A pedant’s guide on using slow5 for archiving

BLOW5 format is not only useful for fast signal-level analysis, but it is also a great alternative for archiving raw nanopore signal data. You can save heaps of space, for instance, our in-house data generated at the Garvan Institute during 2021 comprised 245 TB FAST5 files, which were reduced to just 109 TB after conversion to BLOW5. A concern one might be having is whether the integrity of original data is retained with BLOW5. We assure users that FAST5 to BLOW5 conversion is fully lossless, and can be converted back to FAST5 at any time. But still many users (including us) can be a bit paranoid and it’s good to be pedantic when it comes to potential data loss.
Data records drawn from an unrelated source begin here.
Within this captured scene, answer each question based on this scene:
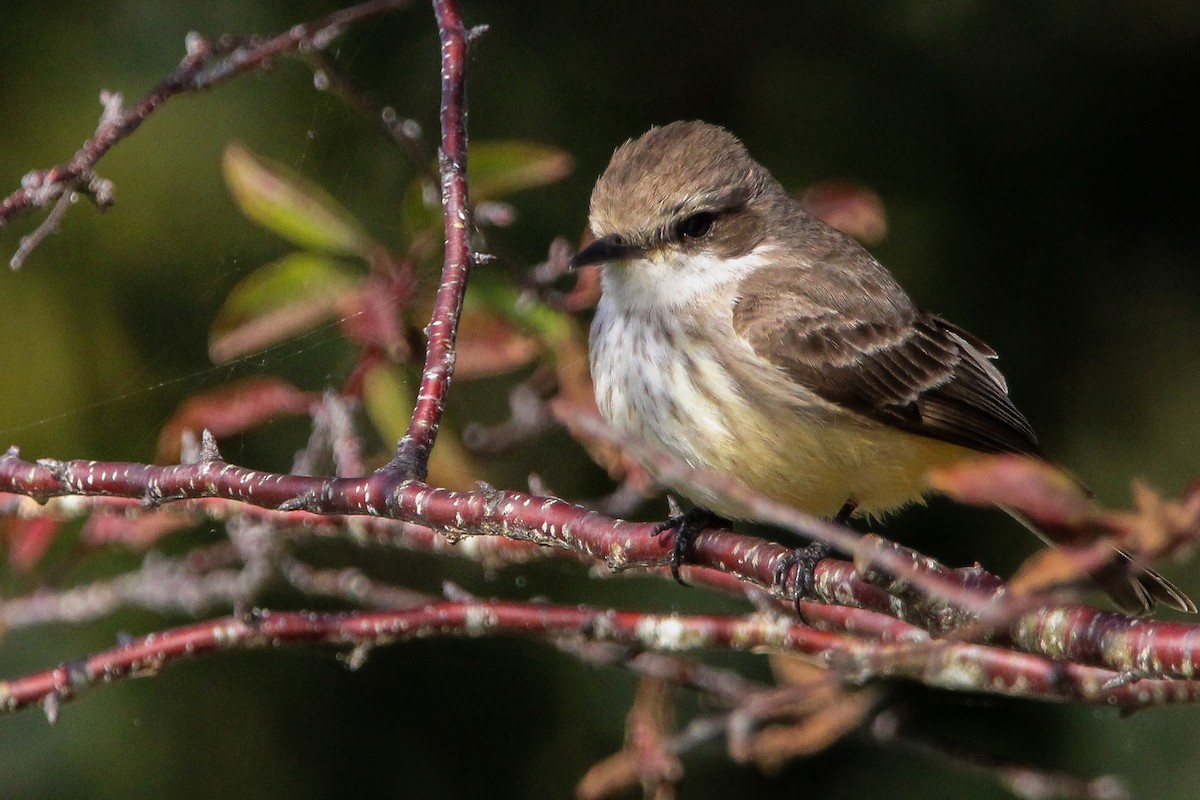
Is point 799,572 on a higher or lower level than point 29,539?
lower

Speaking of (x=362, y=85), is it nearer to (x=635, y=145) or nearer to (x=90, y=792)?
(x=635, y=145)

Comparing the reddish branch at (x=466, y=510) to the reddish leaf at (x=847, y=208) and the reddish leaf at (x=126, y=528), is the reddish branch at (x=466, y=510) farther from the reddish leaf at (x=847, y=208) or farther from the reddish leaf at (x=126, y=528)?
the reddish leaf at (x=847, y=208)

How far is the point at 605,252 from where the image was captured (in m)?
2.92

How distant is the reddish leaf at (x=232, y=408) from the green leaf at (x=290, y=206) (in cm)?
35

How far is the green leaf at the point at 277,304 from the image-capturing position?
9.44ft

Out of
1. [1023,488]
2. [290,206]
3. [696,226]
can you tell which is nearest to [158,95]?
[290,206]

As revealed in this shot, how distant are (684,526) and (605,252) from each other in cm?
65

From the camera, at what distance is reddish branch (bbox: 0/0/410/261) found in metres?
2.20

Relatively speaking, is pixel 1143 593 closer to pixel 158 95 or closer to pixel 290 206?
pixel 290 206

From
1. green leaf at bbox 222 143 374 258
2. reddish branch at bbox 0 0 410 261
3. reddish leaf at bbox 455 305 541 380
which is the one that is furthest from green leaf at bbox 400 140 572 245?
reddish branch at bbox 0 0 410 261

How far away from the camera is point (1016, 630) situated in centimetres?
168

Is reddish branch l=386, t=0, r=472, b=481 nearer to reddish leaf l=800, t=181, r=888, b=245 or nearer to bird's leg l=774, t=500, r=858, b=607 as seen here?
bird's leg l=774, t=500, r=858, b=607

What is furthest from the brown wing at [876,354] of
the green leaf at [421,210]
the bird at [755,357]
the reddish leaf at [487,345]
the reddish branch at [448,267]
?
the reddish branch at [448,267]

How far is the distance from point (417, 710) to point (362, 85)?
2153 millimetres
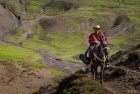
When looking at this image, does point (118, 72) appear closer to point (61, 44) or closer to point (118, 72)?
point (118, 72)

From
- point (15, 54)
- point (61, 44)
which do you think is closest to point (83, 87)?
point (15, 54)

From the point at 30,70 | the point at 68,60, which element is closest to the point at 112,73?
the point at 30,70

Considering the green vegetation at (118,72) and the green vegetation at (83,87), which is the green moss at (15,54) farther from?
the green vegetation at (83,87)

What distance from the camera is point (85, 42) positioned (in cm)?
19150

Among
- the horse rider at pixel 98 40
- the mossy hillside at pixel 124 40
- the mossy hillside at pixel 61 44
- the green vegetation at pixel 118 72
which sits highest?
the horse rider at pixel 98 40

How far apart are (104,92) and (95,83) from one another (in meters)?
1.79

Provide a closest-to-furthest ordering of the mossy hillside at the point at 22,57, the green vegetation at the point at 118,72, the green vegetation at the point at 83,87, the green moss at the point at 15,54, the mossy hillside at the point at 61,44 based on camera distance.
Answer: the green vegetation at the point at 83,87
the green vegetation at the point at 118,72
the mossy hillside at the point at 22,57
the green moss at the point at 15,54
the mossy hillside at the point at 61,44

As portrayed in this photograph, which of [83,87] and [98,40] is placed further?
[98,40]

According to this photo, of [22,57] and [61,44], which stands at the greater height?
[22,57]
This vignette walks you through a number of sanity checks that remedy those concerns. Note that some of these tests are redundant and very time-consuming. Depending on how pedantic you are, you can pick the tests you want.
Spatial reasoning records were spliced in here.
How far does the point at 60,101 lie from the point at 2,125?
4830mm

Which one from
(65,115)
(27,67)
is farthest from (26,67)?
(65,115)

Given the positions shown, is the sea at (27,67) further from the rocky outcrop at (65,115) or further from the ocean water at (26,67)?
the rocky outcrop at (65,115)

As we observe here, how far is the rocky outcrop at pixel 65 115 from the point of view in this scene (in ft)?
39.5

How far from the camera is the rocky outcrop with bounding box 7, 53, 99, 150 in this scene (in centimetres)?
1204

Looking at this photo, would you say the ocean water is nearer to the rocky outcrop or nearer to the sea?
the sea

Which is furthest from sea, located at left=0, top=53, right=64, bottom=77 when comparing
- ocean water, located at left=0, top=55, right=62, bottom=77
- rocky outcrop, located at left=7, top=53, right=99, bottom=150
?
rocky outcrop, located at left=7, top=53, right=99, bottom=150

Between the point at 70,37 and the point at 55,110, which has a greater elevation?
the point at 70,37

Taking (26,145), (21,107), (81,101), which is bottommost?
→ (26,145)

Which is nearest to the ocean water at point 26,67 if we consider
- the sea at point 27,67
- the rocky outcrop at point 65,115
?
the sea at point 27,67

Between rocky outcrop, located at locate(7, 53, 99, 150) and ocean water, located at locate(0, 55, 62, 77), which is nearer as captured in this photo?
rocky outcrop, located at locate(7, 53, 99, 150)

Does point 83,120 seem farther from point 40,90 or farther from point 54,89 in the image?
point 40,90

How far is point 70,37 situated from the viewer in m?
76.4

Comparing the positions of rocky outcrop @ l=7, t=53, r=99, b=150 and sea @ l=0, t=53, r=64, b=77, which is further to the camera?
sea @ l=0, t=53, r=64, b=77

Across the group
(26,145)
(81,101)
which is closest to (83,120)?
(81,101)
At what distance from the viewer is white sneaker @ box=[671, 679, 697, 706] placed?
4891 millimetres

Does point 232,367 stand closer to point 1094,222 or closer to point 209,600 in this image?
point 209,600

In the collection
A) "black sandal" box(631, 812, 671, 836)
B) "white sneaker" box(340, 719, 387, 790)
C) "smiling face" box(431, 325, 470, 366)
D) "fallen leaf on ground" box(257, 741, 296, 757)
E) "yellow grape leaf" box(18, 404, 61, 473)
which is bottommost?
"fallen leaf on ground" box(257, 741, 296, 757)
Suggested conversion structure

We suggest converting all FAST5 files from a single sequencing run into a single merged BLOW5 file. This way, it is very convenient to manage. The examples in this article are centred around this conversion structure. However, this is our personnel preference, you can either have any number of BLOW5 files per sequencing run or even merge multiple sequencing runs into one BLOW5. But we suggest not to merge drastically different runs (e.g., a PromethION run with a MinION run, a run done in the year 2020 with a run in 2022) into one BLOW5 file for archiving purposes. This is because the FAST5 file structure can vary significantly and mixing them up makes things unnecessarily complex. However, for analysis purposes, you can merge as you wish, as you have original files if something goes wrong.

For a given sequencing run, call slow5tools f2s to convert each FAST5 file to BLOW5. Then, merge all SLOW5 files into a single file using slow5tools merge. Given below is a bash code snippet:

FAST5_DIR=/path/to/input/fast5/
DIR_TMP_SLOW5=/path/to/temporary/slow5/
SLOW5_FILE=/path/to/merged.blow5
NUM_THREADS=8

slow5tools f2s ${FAST5_DIR} -d ${DIR_TMP_SLOW5} -p ${NUM_THREADS}
slow5tools merge ${DIR_TMP_SLOW5}/ -o ${SLOW5_FILE} -t${NUM_THREADS}

rm -r ${DIR_TMP_SLOW5}

Sanity check by counting number of reads

One of the simplest sanity checks is to check if the read count in the merged BLOW5 file is the same as those in input FAST5 files. Getting the number of read records in a merged BLOW5 file is quite simple. A bash command that gets the number of read records using slow5tools stats and saves the count into a variable:

NUM_SLOW5_READS=$(slow5tools stats $SLOW5_FILE | grep "number of records" | awk '{print $NF}')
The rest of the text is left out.